Hopkins was also a loner. He would work with only one or two other bandmates, or just by himself. He preferred to be the focal point, and here he showed his nastier side. He would deliberately change the timing as soon as his band got used to a certain tempo or rhythm — in part to keep them from launching any ambitious solo efforts. Oftentimes, Hopkins would not rehearse, and the haphazard adjustments he made with every new performance made it nearly impossible to follow along while accompanying him.

Despite all these things — or, perhaps, because of them — Hopkins’s style is indelible.
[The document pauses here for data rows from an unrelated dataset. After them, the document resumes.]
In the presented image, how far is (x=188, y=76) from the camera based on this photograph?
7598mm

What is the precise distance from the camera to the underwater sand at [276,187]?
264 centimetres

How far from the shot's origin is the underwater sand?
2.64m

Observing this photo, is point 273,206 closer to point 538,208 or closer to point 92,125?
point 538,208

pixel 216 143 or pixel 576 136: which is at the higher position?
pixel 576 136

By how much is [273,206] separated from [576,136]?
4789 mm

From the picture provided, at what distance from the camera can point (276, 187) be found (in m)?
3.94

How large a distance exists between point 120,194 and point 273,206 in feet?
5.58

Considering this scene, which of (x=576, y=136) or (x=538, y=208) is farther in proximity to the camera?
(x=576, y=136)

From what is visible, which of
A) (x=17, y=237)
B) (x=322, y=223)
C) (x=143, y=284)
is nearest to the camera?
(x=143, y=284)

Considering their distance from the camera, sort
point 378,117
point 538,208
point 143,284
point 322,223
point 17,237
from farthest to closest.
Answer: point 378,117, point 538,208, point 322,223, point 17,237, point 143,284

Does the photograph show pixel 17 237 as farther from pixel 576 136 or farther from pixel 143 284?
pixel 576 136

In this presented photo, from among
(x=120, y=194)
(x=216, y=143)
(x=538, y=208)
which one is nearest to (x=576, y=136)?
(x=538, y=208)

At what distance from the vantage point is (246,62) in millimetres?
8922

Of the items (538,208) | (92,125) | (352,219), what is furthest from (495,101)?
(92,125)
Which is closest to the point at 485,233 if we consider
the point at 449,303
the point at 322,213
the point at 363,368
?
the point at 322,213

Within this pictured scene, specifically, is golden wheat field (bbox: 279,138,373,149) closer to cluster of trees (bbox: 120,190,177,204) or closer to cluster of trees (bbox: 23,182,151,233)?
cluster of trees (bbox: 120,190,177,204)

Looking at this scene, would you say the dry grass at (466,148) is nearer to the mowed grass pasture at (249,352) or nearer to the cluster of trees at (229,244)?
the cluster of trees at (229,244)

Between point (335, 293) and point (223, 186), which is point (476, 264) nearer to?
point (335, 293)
He made songs up impromptu, and hardly ever sang them the same way twice. His guitar playing was not easily mimicked: he changed it at whim and did not stick to any particular structure or chord style. He rambled through most of his concerts, telling stories that were at times incomprehensible, thanks to his drinking and thick Southern accent. And yet his performances thrilled his audiences.

Hopkins sang, in typical blues fashion, about women (short-haired ones, cheating ones, drunk ones). But his songs also had things to say about everything from work, to road trips, to politics. He often improvised lyrics, such as this freestyle take on astronaut John Glenn’s first orbit of the earth:

People always said this morning
With this on their mind
Said ain’t no livin’ man go around the world three times
But John Glenn done it

The main issue I had with Mojo Hand was the connection the authors imply between Hopkins’s illiteracy and his approach to business. Hopkins rarely signed contracts, and when he did he drew an “X” in place of his signature. He also preferred to be paid up front, in cash rather than royalties. Did Hopkins do these things just because he couldn’t read? The authors briefly mention the suspect business practices of music publishers back then, but they do not elaborate on how these practices often pushed musicians into destitution while the companies made money even long after their deaths. Royalties and publishing rights were rarely honored in those days, and many popular musicians were paid poverty wages for their work. These problems were rampant and well known in the blues and jazz worlds. Operating in a white-dominated industry, Hopkins clearly developed his own survival techniques.

The authors also could have dealt more with Hopkins’s influence on the generations of artists who came after him. Some of his fans included Ringo Starr, Stevie Ray Vaughan, Jimmie Vaughan, Johnny Winter, B.B. King, John Lee Hooker, Muddy Waters, Elvis Presley, and ZZ Top. How did Hopkins’s work inspire them?

Mojo Hand gives us some tantalizing details about a pioneering but private blues legend who, two decades after his death, remains an enigma. An alcoholic, an insatiable artist, and an understatedly temperamental man, Hopkins wound up becoming one of the greats, hailed by scholars as the “embodiment of the jazz-and-poetry spirit, representing its ancient form in the single creator whose words and music are one act.”  In the end, though, this biography is just a sketch of the complex man Hopkins was, a troubled artist with a life that, just like his songs, cannot be fully translated to the printed page. Perhaps that’s what Hopkins would have preferred.

Olupero R. Aiyenimelo is a freelance writer, poet, and lyricist based in Los Angeles.